Measuring developer productivity
This will undoubtedly be the first of many times I talk about measurement, but let’s get this out of the way: the “productivity” we’re going to talk about here is a theoretical measure of an organization’s ability to convert investment into value. There’s no single actual metric you can look at and improve and suddenly you’ll know that your organization is twice as productive as it was before. I’m sorry.
This theoretical measure is a function of hundreds or even thousands of individual and fundamentally human factors and actions, and defining the guts of that function to understand exactly how to influence its output would be what I like to call “math-hard” vs. just “work-hard.”
For the sake of this space, let’s agree that developer productivity is also a theoretical measure, with the same constraints: it attempts to measure the value created by investing in a product development organization. In theory, every new investment in a product development organization should increase the value the organization can create, by more than the cost of that investment, over some acceptable period of time.
In reality, this isn’t a robot-powered factory we’re dealing with: we’re trying to quantify the value of the output of an organic, emergent, and fundamentally human system, one that is often affected by “outside” forces considered generally interruptive and immutable. In the course of trying to define developer productivity such that you can boil everything down to one number, you may look back and realize you’ve done very little to make anyone more productive.
But if you can’t measure it, you can’t improve it, so where does that leave us? Well, we can’t measure productivity, but we can measure factors that we believe are a step or two away from the mythical productivity metric — if the right set of people can agree that they matter. There’s also some amount of “you know it when you see it” here, aka sentiment. The immeasurability of it makes everyone uncomfortable, but the effusive thanks from happier engineers — and product managers happy to be shipping features faster — usually makes it easier to accept.
Frameworks for measuring ‘productivity’
There are a few frameworks that try to address this measurement challenge. They’re frameworks in the most fundamental sense of the word, sort of like a skeleton is a framework for a person while very much not being a person. All of these frameworks tell you where to look, but they don’t tell you what to do once you spot a problem, and only you can define what better will look like or how good might change over time.
I’ve worked with SPACE, and in the vicinity of something DORA-ish; there are others. Their names tend to be an acronym, which is your first clue that they’re not going to try to boil this down to one number, and neither should you.

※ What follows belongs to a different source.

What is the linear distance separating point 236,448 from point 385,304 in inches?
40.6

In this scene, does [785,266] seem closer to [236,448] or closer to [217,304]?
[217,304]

DORA is the simplest, but that simplicity really leaves it up to you to figure out what to do about any problems you see, and to figure out whether they’re problems at all. DORA drives you to deploy <things> at speed and quality, which is hard to argue with on the surface, but gets interesting when we start to talk about what a <thing> is and isn’t. Pull requests are a thing — but what if you could eliminate the need for 20% of them with a new tool that product managers could use, also eliminating a ton of back-and forth between PM and engineer to get the change right?1 The thing isn’t the pull request, the thing is the change itself, and it’s rare that companies can consistently even identify a thing, let alone track its progress through the system.
I like SPACE because you can fit DORA-ish things into it if you want, while also recognizing the complexity of a system that, let me remind you, is fundamentally human. It’s good at highlighting the tradeoffs of decisions that, seem, on the surface, to be obviously positive or neutral for DORA-type measurements. SPACE is also good at keeping the door open for innovation, while I can see how a rigid embrace of DORA would bake in certain assumptions about your processes that might be worth questioning.
Where to start
If you’re just starting on your productivity journey, I’d think about the tradeoffs that SPACE highlights, but focus first on implementing DORA metrics and building the muscle for caring about them: they’re well defined and relevant to any company that’s shipping software. If you’re already tracking these basic metrics, SPACE provides good pointers to a broader understanding of productivity in your organization, but it’s a lot less prescriptive than DORA, so you’ll have to do some thinking on your own as well.
All of these frameworks tell you where to look, but they don’t tell you what to do, or how to increase your likelihood of success as you pursue better. I’ll spend a lot of these posts talking productivity-adjacent metrics, choosing them, capturing them, driving organizational alignment, and some other hard-earned lessons. In the meantime, these articles have been incredibly instructive in my own learning:
Measuring Engineering Productivity is an excerpt from Software Engineering at Google, by Ciera Jaspen, lays out more of the rationale for attempting to measure productivity, talks about QUANTS and the goals/signals/metrics approach, discusses when it’s absolutely not worth trying to measure a thing, and highlights the importance of qualitative data to complement quantitative data.
Measuring Engineering Efficiency at LinkedIn (paywall) shares the experience of Max Kanat-Alexander. Don’t miss the last section, which talks about how company culture can make this a particularly challenging problem to solve.
We didn’t eliminate 20% of pull requests, but at Indeed, we did build a tool that let country managers test changes to text strings in the user interface without needing the help of an engineer. Not only did this speed the delivery of the thing, it also allowed us to test things that never would have been tested at all, due to finite engineering resources.